EXERCISE REQUIREMENTS:
1. Answer these questions using the interview excerpt about BP:
(a) What name did Browne give to the group of his brightest underlings?
(b) Which turtle was in charge of refining?
(c) According to the excerpt, what was one of the most important jobs Browne rotated the turtles through?
2. Reproduce the part of the interview excerpt about BP between "During the depositions" and "echelons of BP.", inclusive.

SUPPLIED PASSAGE:
⟨
And this is what he says to the men that are around him?

In not so many words, but it's very much the message and the culture of BP at the time.

How is it structured? Browne sits at the top, and around him are these others? Explain the system.

This is another Browne legacy, how he structured his underlings. ... He created this thing called the "turtles," which was the brightest, and they were generally young British boys. ...

A turtle is a [Teenage Mutant] Ninja Turtle, and he would rotate them through important jobs. One of the most important jobs was to basically be his bag carrier and get to watch, really, how decisions are made, which is fine, except it meant that these guys actually didn't make those very important decisions. ...

One of the other problems of the system was that many of these turtles were potential successors to John Browne, which meant that because they knew that Browne would have a pretty big influence on who in the end would succeed him, they had to be very cautious in terms of making decisions that would potentially impact their possibility of filling their dream and running, at that point, Britain's biggest oil company. ...

So again, that will have made it more difficult for somebody, even if he'd wanted to, like Tony Hayward or [BP's Chief Executive of Refining and Marketing] Iain Conn or others, these guys who were coming up, to say, "John, listen, you're not going to be able to make those targets," and really rattle the cage. And very few of them did. ...

During the depositions of various executives that followed [the Texas City refinery explosion], John Manzoni, one of the turtles in charge of refining, says that he was not aware of any safety problems at the plant. What does that say?

It says that there was this massive disconnect between what was going on on the ground and what was filtering across to London to the top echelons of BP.

Either they weren't hearing it, or they didn't want to hear it. Or the culture was so against people speaking out that people at some point along the chain -- perhaps not at the very beginning, because we heard a lot later in the deposition about people actually flagging this up -- that chain broke, and that communication channel broke down.

He says he never read the Telos [Group] report.

It's shocking, and it was a culture within BP that was companywide and which I think made many of the problems. ...
⟩
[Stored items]
⟨
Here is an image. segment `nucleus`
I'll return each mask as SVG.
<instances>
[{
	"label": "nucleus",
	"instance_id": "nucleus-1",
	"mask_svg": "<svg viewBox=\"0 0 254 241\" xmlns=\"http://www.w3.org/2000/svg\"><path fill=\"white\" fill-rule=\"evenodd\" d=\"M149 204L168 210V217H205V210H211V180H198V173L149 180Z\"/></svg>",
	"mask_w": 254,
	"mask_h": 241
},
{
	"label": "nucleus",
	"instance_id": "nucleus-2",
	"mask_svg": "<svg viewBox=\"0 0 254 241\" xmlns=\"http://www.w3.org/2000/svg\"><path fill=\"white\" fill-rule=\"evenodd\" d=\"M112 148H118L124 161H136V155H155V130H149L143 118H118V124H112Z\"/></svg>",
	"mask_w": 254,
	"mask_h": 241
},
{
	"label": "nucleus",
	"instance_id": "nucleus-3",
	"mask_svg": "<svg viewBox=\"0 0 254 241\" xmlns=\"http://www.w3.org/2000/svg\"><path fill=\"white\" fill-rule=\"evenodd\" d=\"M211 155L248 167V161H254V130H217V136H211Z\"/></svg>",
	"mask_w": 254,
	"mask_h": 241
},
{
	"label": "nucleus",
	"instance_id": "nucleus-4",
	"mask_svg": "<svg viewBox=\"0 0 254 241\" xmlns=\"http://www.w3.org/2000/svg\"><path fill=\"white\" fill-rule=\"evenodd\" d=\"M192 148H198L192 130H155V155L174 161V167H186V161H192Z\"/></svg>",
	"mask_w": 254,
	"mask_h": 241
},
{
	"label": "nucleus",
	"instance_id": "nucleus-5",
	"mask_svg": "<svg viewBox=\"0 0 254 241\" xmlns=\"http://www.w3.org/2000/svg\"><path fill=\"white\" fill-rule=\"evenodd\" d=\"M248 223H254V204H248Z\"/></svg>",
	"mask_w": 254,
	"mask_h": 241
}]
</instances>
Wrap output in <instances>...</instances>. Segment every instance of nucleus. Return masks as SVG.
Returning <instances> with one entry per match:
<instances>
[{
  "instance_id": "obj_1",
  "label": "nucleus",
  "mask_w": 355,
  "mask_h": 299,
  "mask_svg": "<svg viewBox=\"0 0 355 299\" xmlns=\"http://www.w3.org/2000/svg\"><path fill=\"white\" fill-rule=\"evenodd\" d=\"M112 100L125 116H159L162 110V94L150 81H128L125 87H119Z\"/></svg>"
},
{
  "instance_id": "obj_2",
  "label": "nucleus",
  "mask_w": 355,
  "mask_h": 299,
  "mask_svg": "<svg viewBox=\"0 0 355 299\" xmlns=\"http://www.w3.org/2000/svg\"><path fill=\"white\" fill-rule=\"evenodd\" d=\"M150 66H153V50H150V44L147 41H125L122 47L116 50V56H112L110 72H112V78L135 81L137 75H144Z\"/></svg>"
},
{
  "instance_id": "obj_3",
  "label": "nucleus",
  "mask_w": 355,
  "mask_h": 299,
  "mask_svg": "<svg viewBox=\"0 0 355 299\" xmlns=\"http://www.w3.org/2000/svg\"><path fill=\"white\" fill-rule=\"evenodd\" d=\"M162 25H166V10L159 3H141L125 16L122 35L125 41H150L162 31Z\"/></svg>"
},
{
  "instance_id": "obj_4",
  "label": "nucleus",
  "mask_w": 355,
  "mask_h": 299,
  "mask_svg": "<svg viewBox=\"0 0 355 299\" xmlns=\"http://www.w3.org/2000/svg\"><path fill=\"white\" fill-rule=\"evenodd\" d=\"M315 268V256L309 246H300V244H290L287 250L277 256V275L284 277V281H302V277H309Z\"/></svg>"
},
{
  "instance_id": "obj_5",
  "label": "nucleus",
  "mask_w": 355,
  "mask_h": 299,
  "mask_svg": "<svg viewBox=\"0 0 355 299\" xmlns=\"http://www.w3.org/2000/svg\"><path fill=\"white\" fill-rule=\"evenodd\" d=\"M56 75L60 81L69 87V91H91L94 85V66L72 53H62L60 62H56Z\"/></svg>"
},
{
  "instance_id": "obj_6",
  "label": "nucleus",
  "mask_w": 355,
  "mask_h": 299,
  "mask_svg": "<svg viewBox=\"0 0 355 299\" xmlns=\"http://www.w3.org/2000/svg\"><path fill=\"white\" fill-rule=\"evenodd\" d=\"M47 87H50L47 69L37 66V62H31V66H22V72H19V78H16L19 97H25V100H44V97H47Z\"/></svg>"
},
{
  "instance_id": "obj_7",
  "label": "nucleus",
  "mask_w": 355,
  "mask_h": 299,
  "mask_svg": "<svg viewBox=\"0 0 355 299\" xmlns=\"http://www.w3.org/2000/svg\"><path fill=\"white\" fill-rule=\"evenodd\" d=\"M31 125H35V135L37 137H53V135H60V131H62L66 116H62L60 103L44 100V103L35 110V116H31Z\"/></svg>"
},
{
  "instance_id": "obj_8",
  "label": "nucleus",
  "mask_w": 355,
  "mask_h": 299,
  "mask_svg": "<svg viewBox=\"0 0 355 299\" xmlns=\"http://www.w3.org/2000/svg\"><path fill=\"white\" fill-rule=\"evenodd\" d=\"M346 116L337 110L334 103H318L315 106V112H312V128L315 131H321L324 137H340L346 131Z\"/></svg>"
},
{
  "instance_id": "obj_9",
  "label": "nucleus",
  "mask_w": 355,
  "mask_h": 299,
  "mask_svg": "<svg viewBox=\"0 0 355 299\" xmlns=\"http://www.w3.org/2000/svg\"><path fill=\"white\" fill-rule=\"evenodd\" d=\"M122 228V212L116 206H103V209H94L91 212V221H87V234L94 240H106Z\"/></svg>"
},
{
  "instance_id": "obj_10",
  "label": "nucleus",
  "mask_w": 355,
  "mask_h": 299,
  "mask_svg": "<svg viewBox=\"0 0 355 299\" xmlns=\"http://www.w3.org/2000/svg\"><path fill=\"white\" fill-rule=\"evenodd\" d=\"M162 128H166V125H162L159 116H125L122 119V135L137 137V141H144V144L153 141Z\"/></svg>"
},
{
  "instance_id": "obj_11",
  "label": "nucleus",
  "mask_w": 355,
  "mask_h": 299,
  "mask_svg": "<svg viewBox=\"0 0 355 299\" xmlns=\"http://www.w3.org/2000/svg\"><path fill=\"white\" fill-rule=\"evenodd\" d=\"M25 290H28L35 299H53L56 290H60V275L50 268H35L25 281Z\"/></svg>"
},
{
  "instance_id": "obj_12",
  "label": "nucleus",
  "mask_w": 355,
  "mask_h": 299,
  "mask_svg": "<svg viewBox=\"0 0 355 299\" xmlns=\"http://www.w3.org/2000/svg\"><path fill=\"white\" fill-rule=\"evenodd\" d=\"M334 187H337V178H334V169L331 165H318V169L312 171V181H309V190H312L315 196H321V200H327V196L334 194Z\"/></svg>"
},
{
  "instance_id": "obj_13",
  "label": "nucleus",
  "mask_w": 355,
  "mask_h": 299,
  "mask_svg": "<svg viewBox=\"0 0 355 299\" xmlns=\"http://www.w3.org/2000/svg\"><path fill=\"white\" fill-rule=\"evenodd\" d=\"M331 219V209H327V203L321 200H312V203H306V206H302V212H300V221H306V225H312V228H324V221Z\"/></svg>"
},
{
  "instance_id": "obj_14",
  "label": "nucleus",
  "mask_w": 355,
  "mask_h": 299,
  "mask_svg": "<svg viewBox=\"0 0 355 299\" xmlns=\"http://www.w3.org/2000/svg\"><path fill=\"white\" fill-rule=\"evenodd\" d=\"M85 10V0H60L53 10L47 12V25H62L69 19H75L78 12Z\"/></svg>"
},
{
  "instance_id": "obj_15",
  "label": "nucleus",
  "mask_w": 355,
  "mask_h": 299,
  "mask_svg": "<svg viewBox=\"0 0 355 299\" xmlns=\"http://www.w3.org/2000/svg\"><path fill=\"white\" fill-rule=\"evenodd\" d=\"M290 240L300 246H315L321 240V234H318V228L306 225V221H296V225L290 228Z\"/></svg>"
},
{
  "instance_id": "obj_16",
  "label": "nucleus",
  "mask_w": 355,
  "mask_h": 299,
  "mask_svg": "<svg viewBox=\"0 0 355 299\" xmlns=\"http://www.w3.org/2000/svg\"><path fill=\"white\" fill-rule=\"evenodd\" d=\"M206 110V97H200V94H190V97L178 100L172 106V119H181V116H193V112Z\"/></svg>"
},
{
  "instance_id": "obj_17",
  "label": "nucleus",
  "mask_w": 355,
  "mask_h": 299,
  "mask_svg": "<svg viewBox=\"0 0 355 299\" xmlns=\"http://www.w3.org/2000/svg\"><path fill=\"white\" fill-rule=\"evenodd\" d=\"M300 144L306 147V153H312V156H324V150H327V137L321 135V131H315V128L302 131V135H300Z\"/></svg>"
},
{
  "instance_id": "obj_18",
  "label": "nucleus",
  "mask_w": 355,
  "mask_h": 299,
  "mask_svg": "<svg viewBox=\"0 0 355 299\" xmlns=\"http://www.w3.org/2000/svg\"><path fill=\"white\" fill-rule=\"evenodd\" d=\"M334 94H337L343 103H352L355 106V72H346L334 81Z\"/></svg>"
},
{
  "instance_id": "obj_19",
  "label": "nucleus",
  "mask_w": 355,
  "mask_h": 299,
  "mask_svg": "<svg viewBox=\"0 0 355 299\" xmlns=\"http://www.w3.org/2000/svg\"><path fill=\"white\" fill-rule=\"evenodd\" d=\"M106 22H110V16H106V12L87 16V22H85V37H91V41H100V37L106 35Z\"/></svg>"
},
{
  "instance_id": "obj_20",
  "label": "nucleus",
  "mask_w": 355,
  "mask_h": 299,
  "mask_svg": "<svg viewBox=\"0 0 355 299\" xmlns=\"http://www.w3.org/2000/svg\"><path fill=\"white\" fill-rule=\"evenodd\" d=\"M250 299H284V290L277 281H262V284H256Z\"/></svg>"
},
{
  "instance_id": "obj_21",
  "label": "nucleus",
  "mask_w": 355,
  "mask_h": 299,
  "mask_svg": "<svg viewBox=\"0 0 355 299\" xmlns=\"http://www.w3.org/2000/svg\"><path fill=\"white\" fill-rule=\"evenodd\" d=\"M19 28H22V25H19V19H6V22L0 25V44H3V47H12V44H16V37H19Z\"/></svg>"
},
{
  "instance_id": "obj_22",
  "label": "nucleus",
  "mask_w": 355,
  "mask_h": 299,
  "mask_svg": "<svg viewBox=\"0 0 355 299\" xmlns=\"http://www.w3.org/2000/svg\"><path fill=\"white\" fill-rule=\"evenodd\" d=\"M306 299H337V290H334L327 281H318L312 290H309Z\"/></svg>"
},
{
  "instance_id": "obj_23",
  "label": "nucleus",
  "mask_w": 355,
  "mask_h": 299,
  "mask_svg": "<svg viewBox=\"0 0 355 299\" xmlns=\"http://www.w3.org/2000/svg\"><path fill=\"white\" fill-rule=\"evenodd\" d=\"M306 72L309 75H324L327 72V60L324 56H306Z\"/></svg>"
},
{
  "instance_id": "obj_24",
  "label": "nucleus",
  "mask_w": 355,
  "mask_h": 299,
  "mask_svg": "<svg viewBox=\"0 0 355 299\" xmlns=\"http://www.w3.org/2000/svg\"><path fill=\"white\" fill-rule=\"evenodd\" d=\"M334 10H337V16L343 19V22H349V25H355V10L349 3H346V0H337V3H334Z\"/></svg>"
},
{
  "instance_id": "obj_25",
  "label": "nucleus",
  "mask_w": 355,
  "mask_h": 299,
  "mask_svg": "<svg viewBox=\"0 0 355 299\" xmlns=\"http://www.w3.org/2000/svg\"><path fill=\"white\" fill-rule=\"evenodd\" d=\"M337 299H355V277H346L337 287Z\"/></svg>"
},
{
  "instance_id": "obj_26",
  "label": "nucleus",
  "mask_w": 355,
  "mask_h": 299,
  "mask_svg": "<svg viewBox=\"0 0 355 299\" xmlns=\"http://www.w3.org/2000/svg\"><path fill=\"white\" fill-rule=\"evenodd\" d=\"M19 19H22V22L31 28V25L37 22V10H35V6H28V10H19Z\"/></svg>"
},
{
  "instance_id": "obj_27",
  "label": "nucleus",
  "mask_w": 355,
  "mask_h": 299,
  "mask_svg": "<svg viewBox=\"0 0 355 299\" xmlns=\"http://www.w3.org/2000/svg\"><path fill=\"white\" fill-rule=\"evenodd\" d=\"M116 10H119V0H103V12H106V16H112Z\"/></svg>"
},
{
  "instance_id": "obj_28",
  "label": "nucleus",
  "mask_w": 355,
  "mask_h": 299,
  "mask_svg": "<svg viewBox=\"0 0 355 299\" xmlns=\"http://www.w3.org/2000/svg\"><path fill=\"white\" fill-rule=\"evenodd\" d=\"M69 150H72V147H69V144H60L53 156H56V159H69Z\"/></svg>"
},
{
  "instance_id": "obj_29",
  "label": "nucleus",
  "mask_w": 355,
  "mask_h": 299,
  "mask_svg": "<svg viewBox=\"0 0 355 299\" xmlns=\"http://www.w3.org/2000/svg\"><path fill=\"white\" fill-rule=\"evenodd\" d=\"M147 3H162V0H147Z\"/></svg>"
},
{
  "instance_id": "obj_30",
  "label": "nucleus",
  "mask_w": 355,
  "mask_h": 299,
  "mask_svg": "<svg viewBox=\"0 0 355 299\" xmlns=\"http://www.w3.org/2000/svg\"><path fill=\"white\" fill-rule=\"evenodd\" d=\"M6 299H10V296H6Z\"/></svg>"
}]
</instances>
⟩
RESPONSES FOR EACH TASK:
1.
(a) The "turtles."
(b) John Manzoni.
(c) Being his bag carrier.

2.
During the depositions of various executives that followed [the Texas City refinery explosion], John Manzoni, one of the turtles in charge of refining, says that he was not aware of any safety problems at the plant. What does that say?

It says that there was this massive disconnect between what was going on on the ground and what was filtering across to London to the top echelons of BP.